This is the 12th essay in the #26essays2017 challenge that I’ve set for myself this year. I’m doing this because I’m the first to admit I’ve become a lazy writer: allowing guest posts and series and cross-posting to make up the bulk of content on The Diane Lee Project across 2016. The brave, fearless writing that readers admired and respected me for has all but disappeared. This year—2017—will be different. I’m reclaiming my voice—my write like a motherfucker voice!
I moved to Vietnam for three months.
Or so I thought.
But this wonderful country, and Hanoi—with its kind people, gorgeous food and easy lifestyle—has stolen my heart. And that doesn’t include the fabulous work opportunities that have come my way. And the cheap, cheap, cheap cost of living. My money goes a long way here. My life is full and rich and interesting and varied in a way that it isn’t possible back in Australia.

What is expected |
For each statement, write yes or no for whether it agrees with the essay, and quote the words that decide it: (a) The essay is the twelfth in a writing challenge the writer set for the year. (b) The writer says money stretches further in Australia than in Vietnam. (c) Guest posts, series and cross-posting made up only a small share of the site's content in 2016. The items that come next are separate material, unconnected to the essay.

[Items stored from a collection]
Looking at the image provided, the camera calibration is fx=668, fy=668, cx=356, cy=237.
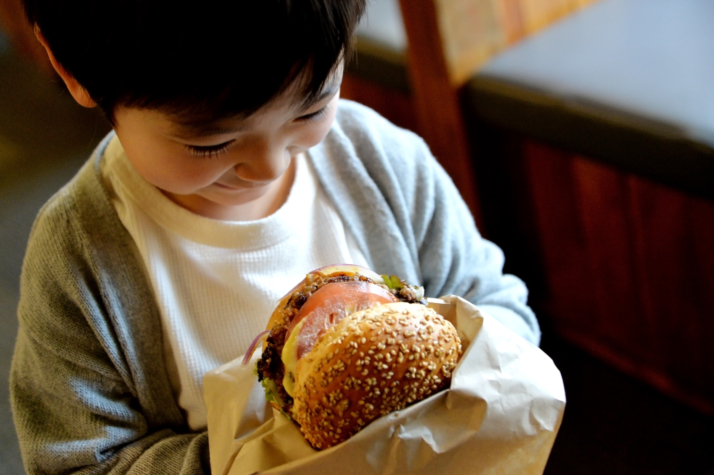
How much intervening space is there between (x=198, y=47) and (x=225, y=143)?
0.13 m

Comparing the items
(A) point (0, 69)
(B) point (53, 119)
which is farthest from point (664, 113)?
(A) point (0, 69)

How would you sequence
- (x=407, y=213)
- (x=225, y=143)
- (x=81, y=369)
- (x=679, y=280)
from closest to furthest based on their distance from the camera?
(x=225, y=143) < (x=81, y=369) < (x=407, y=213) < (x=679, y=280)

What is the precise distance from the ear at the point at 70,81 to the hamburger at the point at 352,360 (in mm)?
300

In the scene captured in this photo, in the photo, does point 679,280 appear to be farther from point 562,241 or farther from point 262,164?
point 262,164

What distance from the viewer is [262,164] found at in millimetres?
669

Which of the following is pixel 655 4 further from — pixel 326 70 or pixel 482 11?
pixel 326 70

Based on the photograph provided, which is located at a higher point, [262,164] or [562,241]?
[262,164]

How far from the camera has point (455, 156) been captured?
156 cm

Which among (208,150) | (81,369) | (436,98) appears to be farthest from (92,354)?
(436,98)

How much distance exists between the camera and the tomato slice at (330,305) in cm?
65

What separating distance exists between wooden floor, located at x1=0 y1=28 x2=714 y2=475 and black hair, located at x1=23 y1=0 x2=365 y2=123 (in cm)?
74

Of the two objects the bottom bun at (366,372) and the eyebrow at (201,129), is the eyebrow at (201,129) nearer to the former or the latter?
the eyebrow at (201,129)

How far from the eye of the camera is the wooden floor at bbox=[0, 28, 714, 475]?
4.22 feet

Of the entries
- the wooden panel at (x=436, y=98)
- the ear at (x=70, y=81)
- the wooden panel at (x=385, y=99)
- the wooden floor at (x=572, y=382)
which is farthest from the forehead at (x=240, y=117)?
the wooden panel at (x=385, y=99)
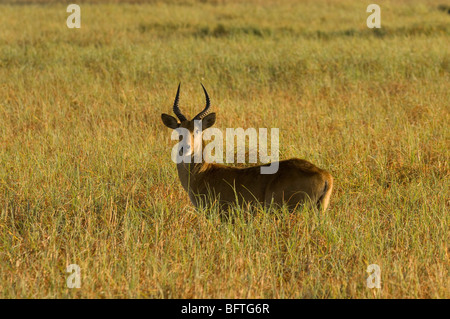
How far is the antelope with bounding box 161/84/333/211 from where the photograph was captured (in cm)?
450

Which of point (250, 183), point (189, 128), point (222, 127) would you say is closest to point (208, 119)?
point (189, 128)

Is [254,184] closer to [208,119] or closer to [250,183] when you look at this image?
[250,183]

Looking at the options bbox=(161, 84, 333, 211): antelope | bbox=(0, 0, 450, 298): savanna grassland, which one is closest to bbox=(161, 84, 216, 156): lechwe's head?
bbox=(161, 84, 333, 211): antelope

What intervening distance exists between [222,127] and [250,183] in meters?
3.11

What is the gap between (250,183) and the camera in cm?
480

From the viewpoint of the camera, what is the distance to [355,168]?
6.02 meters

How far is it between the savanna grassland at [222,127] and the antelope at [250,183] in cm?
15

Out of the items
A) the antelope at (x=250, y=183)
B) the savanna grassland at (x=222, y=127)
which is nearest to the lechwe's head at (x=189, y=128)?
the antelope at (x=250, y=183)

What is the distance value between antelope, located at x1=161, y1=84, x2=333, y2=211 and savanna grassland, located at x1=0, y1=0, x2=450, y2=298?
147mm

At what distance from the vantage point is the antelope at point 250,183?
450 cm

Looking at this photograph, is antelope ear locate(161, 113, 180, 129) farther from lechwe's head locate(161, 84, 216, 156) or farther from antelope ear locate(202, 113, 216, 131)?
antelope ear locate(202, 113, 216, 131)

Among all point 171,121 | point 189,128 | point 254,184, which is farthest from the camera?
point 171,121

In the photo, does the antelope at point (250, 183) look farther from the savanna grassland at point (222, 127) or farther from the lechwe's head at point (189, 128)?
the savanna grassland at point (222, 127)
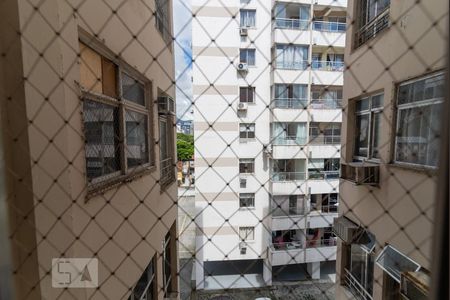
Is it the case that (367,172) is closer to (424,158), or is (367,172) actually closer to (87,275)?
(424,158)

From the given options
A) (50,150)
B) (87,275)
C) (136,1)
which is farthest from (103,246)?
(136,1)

Exercise output |
(a) Yes: "This is the 12th essay in the #26essays2017 challenge that I’ve set for myself this year."
(b) No: "My money goes a long way here."
(c) No: "allowing guest posts and series and cross-posting to make up the bulk of content on The Diane Lee Project across 2016."